Jérôme Carlos est un écrivain, historien et journaliste béninois né à Porto-Novo en 1944. Il a occupé les fonctions de directeur des Musées, Bibliothèques et Archives Nationales de Cotonou. Il a été rédacteur en chef d'Ivoire Dimanche de 1982 à 1990, puis de La Presse (1990-1993) et de La Lettre d'Afrique (1994).Il est le directeur général du Centre Africain de la Pensée Positive (CAPP), et directeur gérant de la radio privée commerciale CAPP FM. Il vit à Cotonou. Officier de l'Ordre du Mérite Culturel de Côte d'Ivoire.

 

Poésie

Les poètes célèbres des années 60 : Paulin Joachim, Richard Dogbeh (connus aussi tout deux pour leurs créations théâtrales), Toussaint Mensah, Noureïni Tidjani-Serpos, Eustache Prudencio : ils privilégièrent le thème de la négritude et aussi l’oubli des injures et des coups reçus.
Les années 70 -80: la Révolution porte un coup très dur à la production littéraire et artistique, « le creux spirituel et intellectuel ».
1990, les nouveaux thèmes font leur apparition : apartheid et sida

Peinture et sculpture

Nombreux créateurs contemporains s’inspirent directement de traditions artistiques yoruba et fon. Les plus notables ont exposés à travers le monde tels : le peintre et sculpteur Cyprien Tokoudagba (initié de la religion vodoun), le peintre Romuald Hazoumé s’inspire du Fa et crée des masques de « junk art », les frères Dakpogan, sculpteurs, célèbres pour leurs « dieux de fer » évocateurs de Gou, vodoun fon de la guerre et des métaux. Autodidacte un peu fou, G. Adéagbo assemble des objets à même le sol en tableaux « d’art brut ».

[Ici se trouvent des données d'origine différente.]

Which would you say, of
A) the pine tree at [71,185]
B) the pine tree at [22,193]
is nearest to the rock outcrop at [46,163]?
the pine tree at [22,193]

La tradition des tapisseries de d’Abomey se perpétue avec Koffi Gahou et les deux cousins Alphonse et Julien Yémadjé, descendants d’une famille de tisserands royaux et auteurs notamment d’une série très remarquée  de trente toiles tissées illustrant les Fables de La Fontaine.
Dominique Gnonnou Kouass privilégie les batiks.
Deux sculpteurs sur bois de covè, près de Bohicon, dans une région déjà connue pour sa créativité, se sont fait connaître hors des frontières : Amidou Dossou, qui dynamise les masques Guèlèdè, et Eloi Lokossou qui inscrit des récits entiers sur des bâtons polychromes ornés de personnages.